Türkiye büyük bir sınavdan geçiyor. Geçmişi, gelenekleri ve bu halkı sayesinde bu sınavdan da alnının akıyla çıkacak. Üzerimizde oyun oynamaya çalışanlar bile sonunda Türkiye’nin asil tavrının dünya için ne kadar önemli olduğunu ve dünya düzeninin korunmasında Türkiye’nin yerinin ne kadar da önemli olduğu görülecektir.
Evet kişisel görüşüm TSK’nın olayların biraz daha dışında tutulması hele hele siyasi iç meselelere çekilmesi son derece yanlış bir durum.dış güçlerin emellerine fırsat verilmemesi en samimi dileğimdir.
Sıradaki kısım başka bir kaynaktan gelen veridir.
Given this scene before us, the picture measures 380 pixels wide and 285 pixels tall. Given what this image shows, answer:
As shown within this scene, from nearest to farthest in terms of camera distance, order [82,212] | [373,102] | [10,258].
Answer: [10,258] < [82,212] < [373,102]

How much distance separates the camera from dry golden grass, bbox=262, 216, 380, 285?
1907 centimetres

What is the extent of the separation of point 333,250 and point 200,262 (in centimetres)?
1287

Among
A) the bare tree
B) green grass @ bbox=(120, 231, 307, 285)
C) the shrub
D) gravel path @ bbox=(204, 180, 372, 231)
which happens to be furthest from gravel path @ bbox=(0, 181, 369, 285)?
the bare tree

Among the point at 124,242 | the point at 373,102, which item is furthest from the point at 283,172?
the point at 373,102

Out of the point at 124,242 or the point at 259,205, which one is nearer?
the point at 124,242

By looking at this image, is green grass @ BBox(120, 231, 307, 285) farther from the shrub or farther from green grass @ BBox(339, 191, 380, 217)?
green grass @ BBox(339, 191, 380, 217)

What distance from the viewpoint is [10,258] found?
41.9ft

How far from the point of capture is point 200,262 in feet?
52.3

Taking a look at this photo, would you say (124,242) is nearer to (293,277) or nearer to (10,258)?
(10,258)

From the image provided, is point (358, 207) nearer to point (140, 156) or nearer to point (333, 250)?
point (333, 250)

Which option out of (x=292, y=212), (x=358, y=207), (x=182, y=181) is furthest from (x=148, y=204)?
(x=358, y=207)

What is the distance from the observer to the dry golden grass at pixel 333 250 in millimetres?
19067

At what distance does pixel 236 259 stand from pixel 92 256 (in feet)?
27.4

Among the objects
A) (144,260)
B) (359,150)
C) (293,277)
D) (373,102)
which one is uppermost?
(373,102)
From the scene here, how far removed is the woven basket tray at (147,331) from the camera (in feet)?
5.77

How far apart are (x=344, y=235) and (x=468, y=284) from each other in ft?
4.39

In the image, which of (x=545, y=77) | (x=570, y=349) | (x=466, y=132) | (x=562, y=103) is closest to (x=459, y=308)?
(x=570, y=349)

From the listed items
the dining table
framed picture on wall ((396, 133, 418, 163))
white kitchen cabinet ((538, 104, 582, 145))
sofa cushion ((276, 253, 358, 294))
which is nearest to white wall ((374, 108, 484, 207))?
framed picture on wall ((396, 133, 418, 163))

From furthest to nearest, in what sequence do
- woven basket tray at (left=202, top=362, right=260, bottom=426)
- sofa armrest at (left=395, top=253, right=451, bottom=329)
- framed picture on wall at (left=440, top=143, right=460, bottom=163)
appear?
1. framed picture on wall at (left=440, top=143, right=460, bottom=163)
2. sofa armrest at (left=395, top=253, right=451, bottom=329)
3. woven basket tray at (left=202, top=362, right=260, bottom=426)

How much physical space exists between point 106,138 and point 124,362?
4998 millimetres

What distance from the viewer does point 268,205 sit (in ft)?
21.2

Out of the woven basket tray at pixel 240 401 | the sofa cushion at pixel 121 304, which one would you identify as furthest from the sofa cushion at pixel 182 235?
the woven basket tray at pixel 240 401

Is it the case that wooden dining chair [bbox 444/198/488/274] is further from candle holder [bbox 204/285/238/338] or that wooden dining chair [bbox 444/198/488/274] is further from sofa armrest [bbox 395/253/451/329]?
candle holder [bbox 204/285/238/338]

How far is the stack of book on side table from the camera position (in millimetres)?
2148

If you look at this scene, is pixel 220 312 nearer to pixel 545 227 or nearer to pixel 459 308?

Türkiye bir sınavdan geçiyor,çok dikkatli olmak zorundayız.Başta Ordumuz olmak üzere Yargımız da bu yıpratmalara maruz kalmaktadır.bu konuya neden girdim güncel anlamlı bir bayramı kutluyoruz.19 Mayıs ATATÜRK’ü Anma Gençlik ve Spor bayramını hep beraber millet olarak kutluyoruz.Bu Bayram büyük Devlet Adamı sayın Mustafa Kemal ATATÜRK’ün Gençliğe armağıdır.ORDUMUZ her türlü polemiklerin dışında tutulmalıdır diye düşünüyorum.Bu vesile ile tüm milletimizin hemşerilerimin bu anlamlı bayramlarını kutluyorum…Sağduyu ve Sabır Temennisiyle….saygılarımla…
teşekkür değerli hocam teşekkür mütavazi sevecen merhametli yüreği güzel yazar değerli ordumuzla ilgili kıymetli makaleni zefkle okudum.çok süper.duyarlı yüreğinizi kutluyor saygılarımı sunuyorum.